In late 2011, Representative Mike Hanna (D-76) and Representative Dan Frankel (D-23) introduced three pieces of legislation that greatly reform the way in which Pennsylvania funds its transportation system. The three bills are very close to the three bills introduced by Senator Jake Corman (R-34) in to the Senate in November 2011. The three bills follow the recommendations of the Transportation Funding Advisory Commission (TFAC) Report which was release in August 2011. Governor Tom Corbett has not publicly supported either the report in August or the subsequent bills in the House and the Senate.
The transportation funding reform is more than funding reform bills, they are also modernize PennDOT, and generate savings within the department. The three bills, HB 2099, HB 2101, and HB 2112 address each of these issues in a very similar fashion to Senate Bills SB 4, SB 1326, and SB 1327.
HB 2099 amends the Title 75 by increasing the fees PennDOT collects on such things as driver’s licenses, vehicle registration, violations of traffic control devices, and also sets the minimum average wholesale price of motor vehicle fuels. Included is an increase from $36 for vehicle registration to $49. Penalties for traffic control device violations will be increased to $75, not including any other fees or infractions the violation may involve. The bill also addresses the “average wholesale price” of motor vehicle fuels. The “average wholesale price” is the price that the state is able to tax motor vehicle fuels when it is before it is sold on the retail market. The current average wholesale price is capped at $1.25 per gallon, or rather, the state is only allowed to tax the first $1.25 of wholesale fuel sales. HB 2099 ramps this price up to $2.70 by 2017, but also does not limit the wholesale price at $2.70.
HB 2101 amends Title 75 to create an Intermodal Transportation Fund, amend the vehicle registration and driver’s license renewal periods, changes penalties imposed for driving without insurance, modifies regulations governing the use of radar speed control, changes inspection requirements for new cars, and allows for advertising revenue along state owned right of way. The Intermodal Transportation Fund will be a dedicated fund that directs investments in aviation, rail freight, passenger rail, ports, and waterways. This was a recommendation in the TFAC report, as these areas of transportation are drastically underfunded at the state level. To offset the increased expenses of HB 2099, Pennsylvania drivers will benefit from expanding vehicle registration from one year to two and no more registration stickers.
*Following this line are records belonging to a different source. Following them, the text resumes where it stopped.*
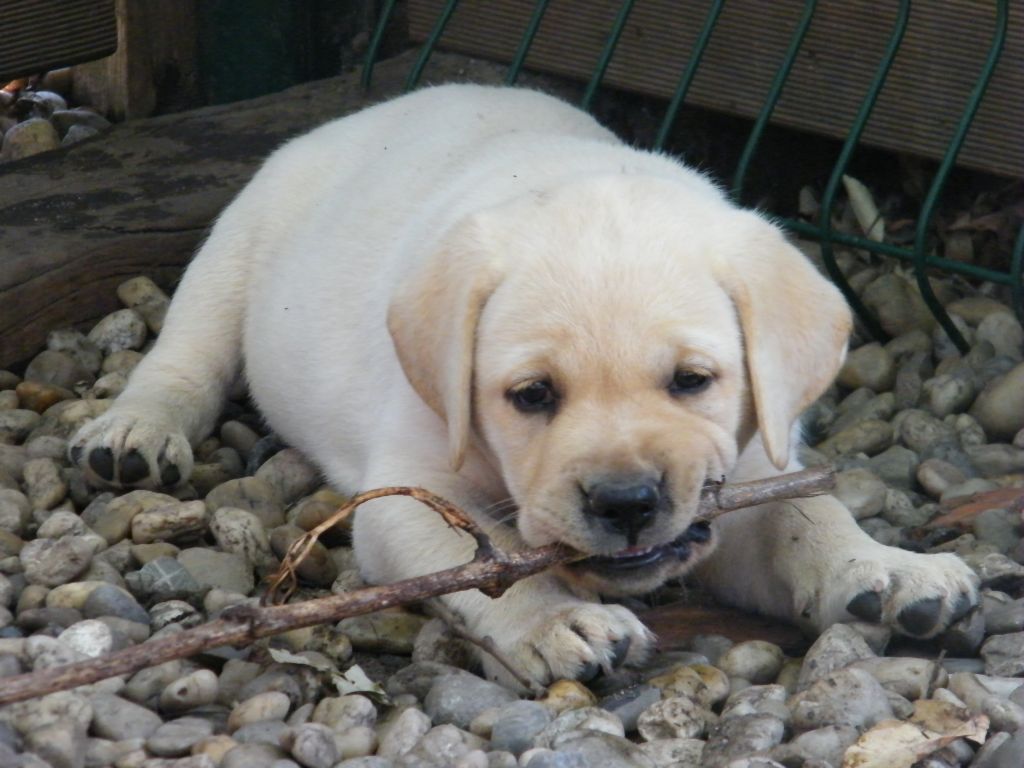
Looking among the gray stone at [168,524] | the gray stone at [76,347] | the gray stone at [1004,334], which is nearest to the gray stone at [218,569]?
the gray stone at [168,524]

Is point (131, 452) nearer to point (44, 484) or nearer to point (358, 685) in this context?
point (44, 484)

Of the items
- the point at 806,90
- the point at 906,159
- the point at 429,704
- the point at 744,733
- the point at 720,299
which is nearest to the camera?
the point at 744,733

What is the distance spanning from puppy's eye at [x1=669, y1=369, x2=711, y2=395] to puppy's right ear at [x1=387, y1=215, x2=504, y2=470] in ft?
1.69

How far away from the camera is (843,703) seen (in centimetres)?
348

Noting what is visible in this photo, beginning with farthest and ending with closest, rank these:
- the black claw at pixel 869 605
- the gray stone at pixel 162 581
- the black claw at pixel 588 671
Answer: the gray stone at pixel 162 581, the black claw at pixel 869 605, the black claw at pixel 588 671

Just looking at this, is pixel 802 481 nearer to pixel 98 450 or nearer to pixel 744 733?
pixel 744 733

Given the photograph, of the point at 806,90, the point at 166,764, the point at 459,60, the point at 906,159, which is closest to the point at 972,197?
the point at 906,159

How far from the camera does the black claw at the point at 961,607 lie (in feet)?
13.0

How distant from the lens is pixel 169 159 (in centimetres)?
694

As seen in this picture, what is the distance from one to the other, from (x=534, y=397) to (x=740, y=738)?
96cm

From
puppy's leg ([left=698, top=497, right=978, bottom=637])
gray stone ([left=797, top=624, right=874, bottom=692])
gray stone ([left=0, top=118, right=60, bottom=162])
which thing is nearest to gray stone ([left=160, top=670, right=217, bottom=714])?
gray stone ([left=797, top=624, right=874, bottom=692])

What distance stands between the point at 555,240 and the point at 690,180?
925 millimetres

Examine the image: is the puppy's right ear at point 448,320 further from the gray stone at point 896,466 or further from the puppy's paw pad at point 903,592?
the gray stone at point 896,466

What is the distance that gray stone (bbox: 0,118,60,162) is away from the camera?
25.5ft
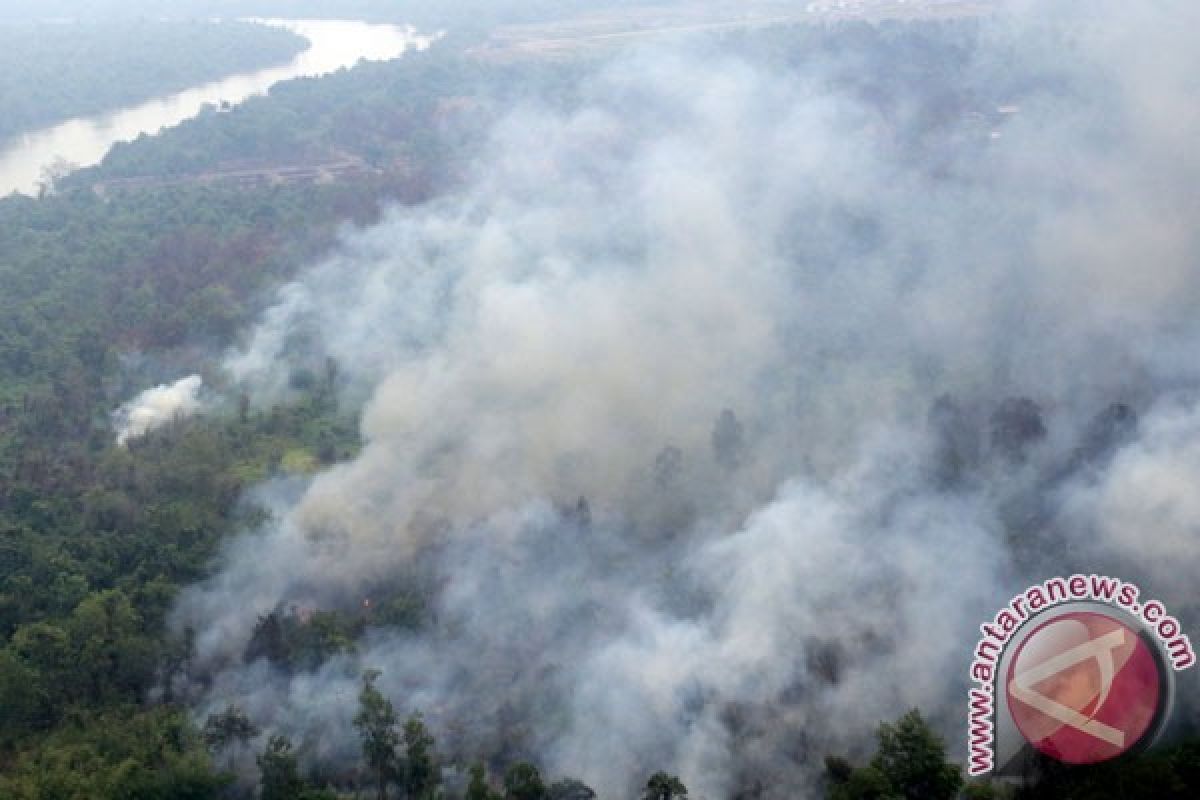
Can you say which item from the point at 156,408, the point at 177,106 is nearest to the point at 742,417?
the point at 156,408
New cars will also be made exempt from needing a safety inspection during the first two years. The bill will allow for third party driver’s license exam centers to administer and issue a driver’s license; the tests will not differ to those administered by the state. The bill increases the penalty for driving without insurance to $500 for reinstatement prior to the three month suspension. Included in the bill is a provision that will allow PennDOT contractors the use of electronic speed monitoring (radar) within a work zone. Lastly, the bill will allow for PennDOT to lease space for commercial advertising where it is not prohibited by Federal law.
The text of HB 2112 was not made available at the time this was written, however a summary was available and it appears as though the bill will amend Act 44 of 2007 to shift the entirety of the $450 million annual payment made by PennDOT by the PA Turnpike into a mass transit fund. The money will be solely available for mass transit systems throughout the state. The bill will also increase the portion of the state sales tax which is directed to mass transit. Currently the portion of the sales tax dedicated to mass transit is 4.4%, under HB 2112 it will increase to 6.5%.
These three bills compliment, and are almost identical to the three Senate bills. It is the hope of many legislators, transportation officials, and those in the transportation industry that 2012 is the year Pennsylvania begins to solve the problem of infrastructure funding.